Need to reorder my rating factors (right now its alphabetical) and I want to take a closer look at the boxplots for quality and other variables. I don’t need to really investigate density since the values are so tightly clustered around 0.99
No suprise that sugar and alcohol have a strong relationship with density. I’m surprised chlorides didn’t, since salt can greatly affect the density of a liquid. Most other relationships were weakly correlated. We are interested in investigating the physiochemical traits that result in a high quality rating. so let’s start at the histograms and boxplots.
##
## average excellent poor
## 3817 1060 20
I already know that the differences are significant, and it seems that the median fixed acidity levels decrease as the ratings get better. Also there are a lot of outliers.
A note of all the t-tests done in the previous sections. They have to be unpaired t-tests because each rating doesn’t have the same number of observations. Also there are not that many poor ratings so that could be a reason for no significant difference between poor and average ratings.
Again I know that the difference between the means is statistically significant, the medians don’t show a particular pattern, but looking at the table of means so far, the mean value of the sqrt of the volatile acid decreases as the rating improves.
There are quite a few outlierrs on the average and excellent ratings. I already know the difference of the means is significant, so it appears that as the rating improves the density decreases.
There are a few outliers for the average rating, but it is clear that the higher rating has the higher alcohol content.
## ratings FA_means TVA_means D_means AL_means
## 1 poor 7.600000 0.5662377 0.9948840 10.34500
## 2 average 6.886639 0.5228504 0.9944597 10.26442
## 3 excellent 6.725142 0.5073637 0.9924120 11.41602
The t tests for these four variables reveales that the difference of thier mean values is significant. Findings: * Fixed acidity (FA) decreases as rating increases. * sqrt of the volatile acidity decreases as rating increases * density decreases as rating increases * alcohol content is about the same for poor and average wines, but it is higher for excellent wines.
Looking forward to exploring these variables in more depth in the next section! Only explored these variables because they allowed us to reject the null hypothesis of no difference between the means of the values for each rating.
Let’s now take a look at sugar. I want to explore sugar because it had a bimodal distribution over all and for each rating. The excellent wines had a higher peak at lower sugar levels than poor or average wines.
sugar also has a strong realtionship with density and a weak relationship with total sulfur dioxide.
## [1] "poor wine log10 sugar summary"
## Min. 1st Qu. Median Mean 3rd Qu. Max.
## -0.1549 0.2007 0.6628 0.6233 1.0293 1.2095
## [1] "average wine log10 sugar summary"

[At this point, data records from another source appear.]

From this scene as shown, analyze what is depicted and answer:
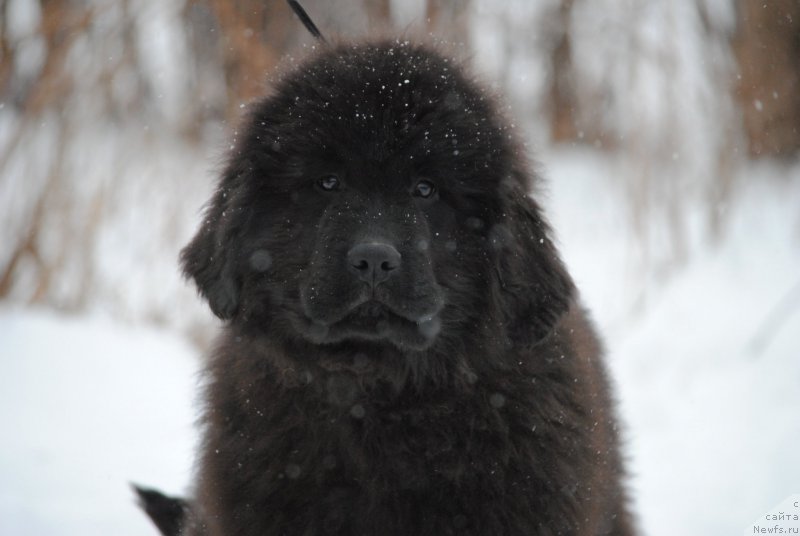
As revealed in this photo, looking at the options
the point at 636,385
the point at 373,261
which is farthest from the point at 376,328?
the point at 636,385

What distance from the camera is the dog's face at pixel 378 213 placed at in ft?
8.84

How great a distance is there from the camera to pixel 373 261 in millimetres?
2568

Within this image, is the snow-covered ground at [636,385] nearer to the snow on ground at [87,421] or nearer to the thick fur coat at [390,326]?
the snow on ground at [87,421]

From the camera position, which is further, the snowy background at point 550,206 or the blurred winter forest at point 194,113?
the blurred winter forest at point 194,113

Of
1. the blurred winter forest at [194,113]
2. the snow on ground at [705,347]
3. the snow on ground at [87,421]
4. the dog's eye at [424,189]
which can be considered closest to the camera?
the dog's eye at [424,189]

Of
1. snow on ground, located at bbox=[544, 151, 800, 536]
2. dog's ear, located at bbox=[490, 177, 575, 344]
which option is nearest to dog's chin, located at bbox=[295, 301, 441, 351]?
dog's ear, located at bbox=[490, 177, 575, 344]

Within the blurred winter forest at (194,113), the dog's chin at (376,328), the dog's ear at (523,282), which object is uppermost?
the blurred winter forest at (194,113)

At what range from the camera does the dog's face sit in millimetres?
2693

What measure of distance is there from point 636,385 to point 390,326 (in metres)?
4.68

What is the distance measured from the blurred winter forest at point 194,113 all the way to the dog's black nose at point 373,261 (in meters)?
3.95

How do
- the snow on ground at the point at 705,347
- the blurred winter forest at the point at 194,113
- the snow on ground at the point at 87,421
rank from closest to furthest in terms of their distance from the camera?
1. the snow on ground at the point at 87,421
2. the snow on ground at the point at 705,347
3. the blurred winter forest at the point at 194,113

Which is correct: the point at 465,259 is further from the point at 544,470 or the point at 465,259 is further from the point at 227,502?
the point at 227,502

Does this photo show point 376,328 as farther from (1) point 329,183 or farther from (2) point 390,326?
(1) point 329,183

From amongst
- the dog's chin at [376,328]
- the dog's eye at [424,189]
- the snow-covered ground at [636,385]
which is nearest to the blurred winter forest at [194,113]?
the snow-covered ground at [636,385]
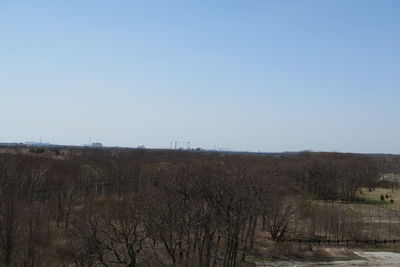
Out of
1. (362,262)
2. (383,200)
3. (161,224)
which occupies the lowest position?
(362,262)

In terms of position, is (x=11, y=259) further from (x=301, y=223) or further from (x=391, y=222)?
(x=391, y=222)

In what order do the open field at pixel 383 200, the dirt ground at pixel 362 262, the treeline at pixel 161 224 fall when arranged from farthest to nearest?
the open field at pixel 383 200 → the dirt ground at pixel 362 262 → the treeline at pixel 161 224

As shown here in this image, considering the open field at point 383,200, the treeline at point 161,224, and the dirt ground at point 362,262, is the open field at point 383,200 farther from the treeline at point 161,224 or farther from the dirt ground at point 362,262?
the dirt ground at point 362,262

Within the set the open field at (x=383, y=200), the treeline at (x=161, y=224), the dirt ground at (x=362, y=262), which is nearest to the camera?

## Min. 1st Qu. Median Mean 3rd Qu. Max.
## -0.2218 0.2304 0.7782 0.6615 1.0170 1.4997
## [1] "excellent wine log10 sugar summary"
## Min. 1st Qu. Median Mean 3rd Qu. Max.
## -0.09691 0.25527 0.58826 0.57646 0.86923 1.28443
There is no clear pattern here, average wine have a higher mean than both poor and excellent, but excellent wines have a lower mean than poor wines. maybe some patterns will emerge when sugar is compared to other values.
Here we can see that more excellent wines peak at a lower sugar level, while average a poor wines have a higher peak at higher sugar levels. I would say sugar level isn’t a major determining factor, since all three ratings share peaks at about the same place, but it is clear that more excellent wines have a lower sugar amount than average or excellent wines.
the transformation of sugar and density had a strong correlation. As the sugar increases, so does the dentsity. That makes sens since density is dervived from the components in the liquid. There is a bit of an odd ball point out there. Definately wantt to add ratings to this chart to see if there are more patterns.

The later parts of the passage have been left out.